SGIQ: In nonviolent philosophy, anger is not an emotion to be suppressed; it is in fact to be acknowledged but expressed in a responsible way. How can we use our anger constructively for dialogue?

MW: We use anger constructively when we take time to release the thoughts that are causing our anger and to identify the needs that are not met in a given situation--rather than reacting out of anger.

Underlying anger, there is always judging and blaming. In the privacy of our minds, we give airtime to judging and blaming, such as, "I can't stand this idiot! How dare he talk to me like that! Ah, the arrogance. . .," or, "It's her fault that we are in this predicament. When will she learn?!" When we become aware that this is how we are thinking, then we can endeavor to identify and connect with unmet needs in the situation. Perhaps we need more respect, consideration and trust from the other person.

From a place of connection with our needs, we can begin the dance of Nonviolent Communication, expressing ourselves vulnerably and receiving the other person empathically. We trust that this dance leads to heart connection, where solutions can arise that meet everyone's needs.

SGIQ: How has this work on nonviolence enriched your own life?

MW: NVC has enriched my life in important ways. Employing NVC processes to address life's challenges increases my sense of peace and freedom. Identifying and connecting with the needs underlying the actions of others has brought greater harmony to my personal and professional relationships. For these reasons, sharing Nonviolent Communication fills my life with passion and meaning.

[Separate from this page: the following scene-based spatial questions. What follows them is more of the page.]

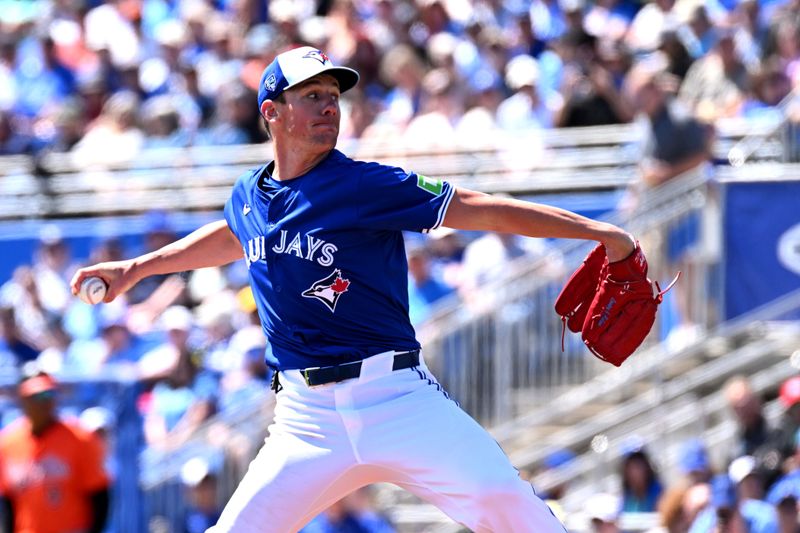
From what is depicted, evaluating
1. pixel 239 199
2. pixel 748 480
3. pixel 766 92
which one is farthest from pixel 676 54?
pixel 239 199

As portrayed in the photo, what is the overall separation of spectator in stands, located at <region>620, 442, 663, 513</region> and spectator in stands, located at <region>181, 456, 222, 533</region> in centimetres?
244

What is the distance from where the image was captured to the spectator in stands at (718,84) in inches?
463

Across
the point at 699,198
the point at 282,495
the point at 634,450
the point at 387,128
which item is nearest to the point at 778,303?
the point at 699,198

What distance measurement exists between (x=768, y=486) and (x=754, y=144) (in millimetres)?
2777

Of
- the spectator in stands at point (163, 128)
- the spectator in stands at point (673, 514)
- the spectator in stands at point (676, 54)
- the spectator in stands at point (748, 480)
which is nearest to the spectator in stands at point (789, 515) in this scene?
the spectator in stands at point (748, 480)

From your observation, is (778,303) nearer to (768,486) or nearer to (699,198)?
(699,198)

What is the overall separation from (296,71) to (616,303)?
1.33 metres

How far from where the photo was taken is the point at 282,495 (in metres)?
5.33

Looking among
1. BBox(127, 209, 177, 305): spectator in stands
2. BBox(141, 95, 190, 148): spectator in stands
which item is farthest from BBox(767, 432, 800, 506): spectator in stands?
Answer: BBox(141, 95, 190, 148): spectator in stands

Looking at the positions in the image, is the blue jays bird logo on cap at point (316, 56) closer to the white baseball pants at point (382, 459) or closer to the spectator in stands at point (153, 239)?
the white baseball pants at point (382, 459)

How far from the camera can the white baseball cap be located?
5359 mm

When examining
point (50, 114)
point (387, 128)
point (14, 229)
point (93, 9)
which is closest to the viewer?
point (387, 128)

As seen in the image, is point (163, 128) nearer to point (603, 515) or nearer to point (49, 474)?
point (49, 474)

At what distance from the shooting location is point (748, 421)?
9.42m
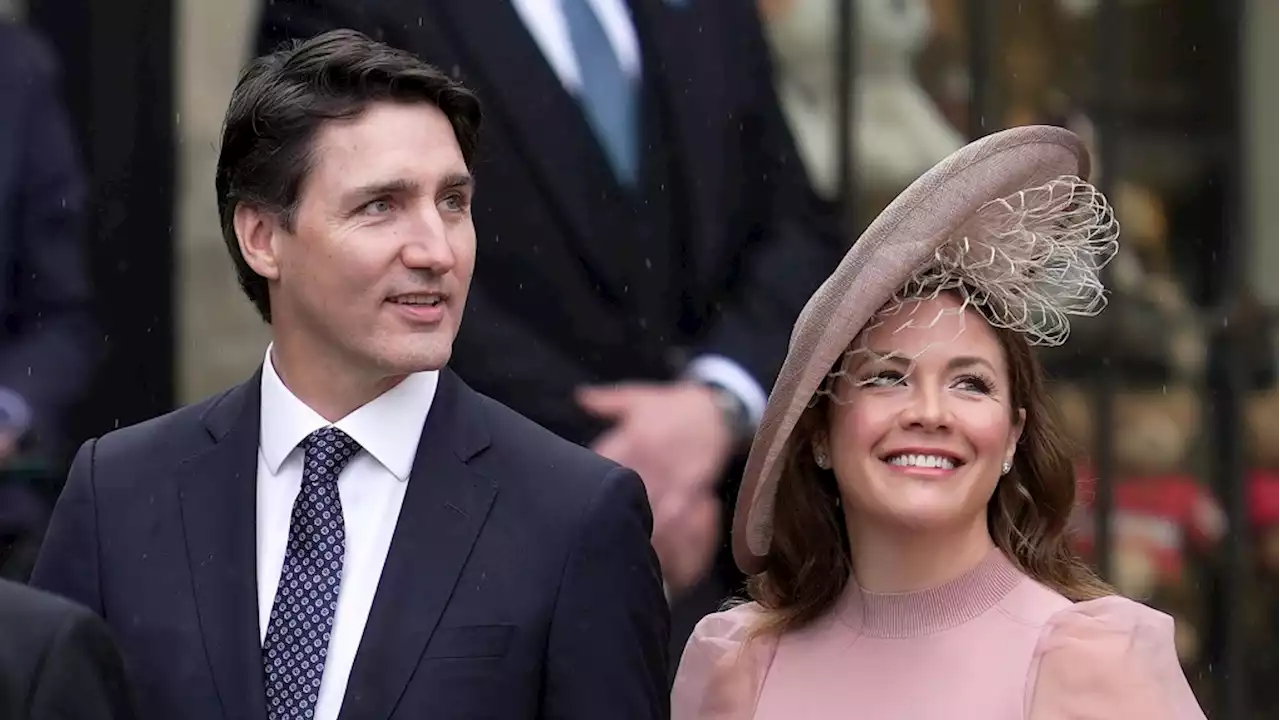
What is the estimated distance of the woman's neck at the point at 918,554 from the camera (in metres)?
2.84

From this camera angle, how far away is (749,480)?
2980mm

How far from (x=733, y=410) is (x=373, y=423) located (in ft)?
6.02

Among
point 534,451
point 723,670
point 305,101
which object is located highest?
point 305,101

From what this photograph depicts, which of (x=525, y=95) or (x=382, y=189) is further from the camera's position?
(x=525, y=95)

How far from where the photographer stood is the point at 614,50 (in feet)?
15.1

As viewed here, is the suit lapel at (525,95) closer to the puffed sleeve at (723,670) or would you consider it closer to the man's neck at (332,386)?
the puffed sleeve at (723,670)

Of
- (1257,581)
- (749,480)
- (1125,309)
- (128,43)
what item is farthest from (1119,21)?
(749,480)

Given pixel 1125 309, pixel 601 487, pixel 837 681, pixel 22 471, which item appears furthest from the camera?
pixel 1125 309

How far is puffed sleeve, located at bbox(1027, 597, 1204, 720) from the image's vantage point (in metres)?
2.62

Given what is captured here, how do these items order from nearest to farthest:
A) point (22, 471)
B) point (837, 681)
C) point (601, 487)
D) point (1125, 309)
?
point (601, 487)
point (837, 681)
point (22, 471)
point (1125, 309)

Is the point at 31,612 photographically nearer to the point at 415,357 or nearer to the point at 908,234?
the point at 415,357

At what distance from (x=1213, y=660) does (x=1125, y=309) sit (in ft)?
2.82

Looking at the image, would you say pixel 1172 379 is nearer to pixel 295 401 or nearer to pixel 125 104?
pixel 125 104

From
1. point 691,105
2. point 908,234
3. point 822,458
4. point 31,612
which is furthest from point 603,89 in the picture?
point 31,612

SGIQ: Marshall Rosenberg writes, "The more you become a connoisseur of gratitude, the less you are a victim of resentment, depression and despair. Gratitude will act as an elixir that will gradually dissolve the hard shell of your ego, your need to possess and control, and transform you into a generous being. . ." Why is gratitude so important?

MW: Gratitude helps us become more aware and enjoy the wonderful things in our lives--being alive, having fresh water to drink and friends who support us, the beauty of nature, to name a few. With a grateful heart, we naturally want to contribute to the well-being of others and of the planet. Gratitude is powerful fuel that can promote effective social change.